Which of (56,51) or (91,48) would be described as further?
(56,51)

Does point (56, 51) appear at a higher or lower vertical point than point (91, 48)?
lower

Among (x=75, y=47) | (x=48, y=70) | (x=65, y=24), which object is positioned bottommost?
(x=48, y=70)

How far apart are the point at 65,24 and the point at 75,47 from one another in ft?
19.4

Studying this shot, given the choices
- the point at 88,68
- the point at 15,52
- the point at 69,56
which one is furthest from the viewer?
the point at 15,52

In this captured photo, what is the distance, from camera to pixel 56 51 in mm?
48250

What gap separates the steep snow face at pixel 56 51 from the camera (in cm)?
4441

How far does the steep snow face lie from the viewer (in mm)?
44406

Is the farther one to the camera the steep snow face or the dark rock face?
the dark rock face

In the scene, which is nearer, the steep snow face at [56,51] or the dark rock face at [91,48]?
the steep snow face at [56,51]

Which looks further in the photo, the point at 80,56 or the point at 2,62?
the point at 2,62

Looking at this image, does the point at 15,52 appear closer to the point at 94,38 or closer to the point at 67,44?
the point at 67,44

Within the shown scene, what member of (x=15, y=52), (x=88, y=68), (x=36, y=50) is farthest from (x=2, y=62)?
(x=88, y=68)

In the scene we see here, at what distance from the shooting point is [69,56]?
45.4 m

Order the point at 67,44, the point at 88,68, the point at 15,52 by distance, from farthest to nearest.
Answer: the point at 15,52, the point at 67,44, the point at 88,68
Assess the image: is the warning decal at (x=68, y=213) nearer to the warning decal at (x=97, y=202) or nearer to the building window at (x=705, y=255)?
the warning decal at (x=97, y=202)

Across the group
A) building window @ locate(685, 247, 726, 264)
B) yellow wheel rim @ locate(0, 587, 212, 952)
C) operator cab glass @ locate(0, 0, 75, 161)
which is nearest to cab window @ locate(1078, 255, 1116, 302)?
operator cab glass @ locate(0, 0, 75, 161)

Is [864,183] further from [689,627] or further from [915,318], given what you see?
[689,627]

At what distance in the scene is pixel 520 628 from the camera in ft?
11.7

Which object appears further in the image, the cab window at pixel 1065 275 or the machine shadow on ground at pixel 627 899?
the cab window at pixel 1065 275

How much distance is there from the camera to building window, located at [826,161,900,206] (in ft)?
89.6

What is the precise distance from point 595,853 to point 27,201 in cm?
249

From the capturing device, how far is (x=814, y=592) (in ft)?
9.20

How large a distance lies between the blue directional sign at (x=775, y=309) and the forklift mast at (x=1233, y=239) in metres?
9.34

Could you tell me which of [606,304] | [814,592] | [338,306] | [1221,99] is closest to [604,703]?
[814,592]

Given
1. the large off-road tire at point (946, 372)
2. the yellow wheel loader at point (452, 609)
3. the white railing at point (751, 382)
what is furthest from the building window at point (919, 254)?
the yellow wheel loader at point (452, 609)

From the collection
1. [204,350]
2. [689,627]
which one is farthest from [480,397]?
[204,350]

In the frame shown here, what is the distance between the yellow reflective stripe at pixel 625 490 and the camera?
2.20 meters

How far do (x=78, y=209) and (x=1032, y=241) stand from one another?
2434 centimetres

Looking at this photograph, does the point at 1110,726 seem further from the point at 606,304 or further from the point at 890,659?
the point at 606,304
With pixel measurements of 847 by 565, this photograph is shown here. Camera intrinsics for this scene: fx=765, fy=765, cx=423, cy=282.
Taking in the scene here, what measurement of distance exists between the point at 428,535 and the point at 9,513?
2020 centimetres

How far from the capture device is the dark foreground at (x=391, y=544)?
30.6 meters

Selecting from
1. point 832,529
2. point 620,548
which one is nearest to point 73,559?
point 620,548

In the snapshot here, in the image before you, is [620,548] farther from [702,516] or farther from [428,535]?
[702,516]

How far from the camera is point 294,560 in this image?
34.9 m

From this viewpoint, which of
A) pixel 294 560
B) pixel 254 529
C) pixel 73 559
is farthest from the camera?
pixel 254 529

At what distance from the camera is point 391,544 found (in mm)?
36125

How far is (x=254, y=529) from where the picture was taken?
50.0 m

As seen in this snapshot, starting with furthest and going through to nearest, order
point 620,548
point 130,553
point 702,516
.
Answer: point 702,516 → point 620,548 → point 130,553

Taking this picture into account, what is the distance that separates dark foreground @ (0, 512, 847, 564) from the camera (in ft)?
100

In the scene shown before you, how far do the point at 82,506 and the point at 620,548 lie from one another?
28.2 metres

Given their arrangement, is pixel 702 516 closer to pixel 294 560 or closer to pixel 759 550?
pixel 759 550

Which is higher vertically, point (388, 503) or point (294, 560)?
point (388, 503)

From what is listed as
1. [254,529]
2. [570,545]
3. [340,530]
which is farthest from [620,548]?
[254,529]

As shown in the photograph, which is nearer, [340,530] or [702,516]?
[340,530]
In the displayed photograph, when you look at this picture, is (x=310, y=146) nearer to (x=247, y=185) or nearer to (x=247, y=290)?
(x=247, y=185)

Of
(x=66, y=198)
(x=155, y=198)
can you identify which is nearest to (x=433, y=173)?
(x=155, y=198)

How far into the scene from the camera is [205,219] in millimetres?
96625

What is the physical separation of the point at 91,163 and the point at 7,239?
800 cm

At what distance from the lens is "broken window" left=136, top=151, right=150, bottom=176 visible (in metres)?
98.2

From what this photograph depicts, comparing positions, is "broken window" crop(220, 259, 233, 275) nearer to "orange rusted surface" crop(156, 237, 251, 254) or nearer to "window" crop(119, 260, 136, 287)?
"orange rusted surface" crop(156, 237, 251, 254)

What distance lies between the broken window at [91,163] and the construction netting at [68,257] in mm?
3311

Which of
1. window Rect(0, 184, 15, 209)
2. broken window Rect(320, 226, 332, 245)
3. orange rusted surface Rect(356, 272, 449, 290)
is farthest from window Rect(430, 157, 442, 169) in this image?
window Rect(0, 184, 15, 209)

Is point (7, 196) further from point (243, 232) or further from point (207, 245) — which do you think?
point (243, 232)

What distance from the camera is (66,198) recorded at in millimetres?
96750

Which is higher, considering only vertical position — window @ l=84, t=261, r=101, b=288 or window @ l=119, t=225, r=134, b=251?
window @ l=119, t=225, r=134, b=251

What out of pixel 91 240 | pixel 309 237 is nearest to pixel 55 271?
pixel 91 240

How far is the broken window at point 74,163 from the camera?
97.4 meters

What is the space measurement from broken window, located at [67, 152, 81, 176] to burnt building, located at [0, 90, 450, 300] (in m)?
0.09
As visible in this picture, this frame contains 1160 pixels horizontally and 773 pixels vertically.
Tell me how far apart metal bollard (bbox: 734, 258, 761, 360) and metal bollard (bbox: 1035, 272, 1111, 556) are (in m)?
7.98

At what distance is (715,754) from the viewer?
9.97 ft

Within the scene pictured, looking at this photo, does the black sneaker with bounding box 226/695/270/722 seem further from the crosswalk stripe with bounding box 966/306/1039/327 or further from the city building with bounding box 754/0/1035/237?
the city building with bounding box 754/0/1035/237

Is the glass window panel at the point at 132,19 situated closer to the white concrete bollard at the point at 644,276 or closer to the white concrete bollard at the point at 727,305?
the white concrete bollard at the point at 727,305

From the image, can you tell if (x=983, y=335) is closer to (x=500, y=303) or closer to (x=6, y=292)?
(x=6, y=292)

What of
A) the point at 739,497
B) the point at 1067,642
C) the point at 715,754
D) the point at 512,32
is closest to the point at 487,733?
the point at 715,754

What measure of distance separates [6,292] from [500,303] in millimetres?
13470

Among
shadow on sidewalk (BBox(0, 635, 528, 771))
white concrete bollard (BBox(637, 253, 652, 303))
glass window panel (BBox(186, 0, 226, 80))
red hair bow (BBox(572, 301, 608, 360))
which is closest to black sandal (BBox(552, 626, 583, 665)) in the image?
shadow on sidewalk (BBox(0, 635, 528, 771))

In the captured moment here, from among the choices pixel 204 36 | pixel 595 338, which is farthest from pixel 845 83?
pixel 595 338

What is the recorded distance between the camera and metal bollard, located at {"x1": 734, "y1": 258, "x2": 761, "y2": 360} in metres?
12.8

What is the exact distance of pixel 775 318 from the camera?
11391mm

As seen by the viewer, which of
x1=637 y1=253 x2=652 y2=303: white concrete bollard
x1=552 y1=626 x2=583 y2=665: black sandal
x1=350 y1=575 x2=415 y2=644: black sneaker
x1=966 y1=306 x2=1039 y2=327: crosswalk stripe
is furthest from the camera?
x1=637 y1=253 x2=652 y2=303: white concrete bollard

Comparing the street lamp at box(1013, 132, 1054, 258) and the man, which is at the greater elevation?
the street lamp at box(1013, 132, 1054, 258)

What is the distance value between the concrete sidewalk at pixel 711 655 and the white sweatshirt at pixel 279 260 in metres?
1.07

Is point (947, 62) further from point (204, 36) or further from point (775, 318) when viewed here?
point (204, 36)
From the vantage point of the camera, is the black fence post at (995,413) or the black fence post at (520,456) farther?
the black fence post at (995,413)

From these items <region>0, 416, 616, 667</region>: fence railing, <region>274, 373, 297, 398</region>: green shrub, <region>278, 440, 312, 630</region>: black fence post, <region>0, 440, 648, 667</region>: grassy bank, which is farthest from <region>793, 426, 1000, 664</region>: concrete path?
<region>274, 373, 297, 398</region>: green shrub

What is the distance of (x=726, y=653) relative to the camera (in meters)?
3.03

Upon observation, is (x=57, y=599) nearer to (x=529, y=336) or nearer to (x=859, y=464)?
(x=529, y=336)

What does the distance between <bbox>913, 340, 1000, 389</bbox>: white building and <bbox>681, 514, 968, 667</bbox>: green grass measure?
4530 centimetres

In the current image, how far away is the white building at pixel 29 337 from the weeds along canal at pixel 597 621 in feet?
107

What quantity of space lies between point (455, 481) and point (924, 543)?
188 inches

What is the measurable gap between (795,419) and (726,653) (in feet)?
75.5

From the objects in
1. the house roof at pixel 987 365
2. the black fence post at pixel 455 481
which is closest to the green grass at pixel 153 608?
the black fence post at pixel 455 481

● **WHAT NEEDS TO BE DONE**:
Reproduce the entries starting with the line that contains "At what distance in" and going on through the line that contains "2434 centimetres", swapping "capturing device" for "recording device" and leaving everything else unchanged.

● **COMPLETE RESPONSE**:
At what distance in the scene is pixel 520 628 from the camera in ft?
11.7

Which object appears further in the image, the cab window at pixel 1065 275 or the machine shadow on ground at pixel 627 899?
the cab window at pixel 1065 275

How much distance is there from the camera to building window, located at [826,161,900,206] (in ft)?
89.6

What is the precise distance from point 595,853 to point 27,201 in cm?
249

From the recording device, how far is (x=814, y=592) (in ft)?
9.20

How large a distance lies between the blue directional sign at (x=775, y=309) and the forklift mast at (x=1233, y=239) in metres?
9.34

Could you tell me which of [606,304] | [814,592] | [338,306] | [1221,99] is closest to [604,703]?
[814,592]

Given
1. the large off-road tire at point (946, 372)
2. the yellow wheel loader at point (452, 609)
3. the white railing at point (751, 382)
what is furthest from the building window at point (919, 254)?
the yellow wheel loader at point (452, 609)

From the collection
1. [204,350]
2. [689,627]
which one is farthest from [480,397]?
[204,350]

In the frame shown here, what is the distance between the yellow reflective stripe at pixel 625 490 and the camera?
2.20 meters

How far do (x=78, y=209) and (x=1032, y=241) stand from one another?
2434 centimetres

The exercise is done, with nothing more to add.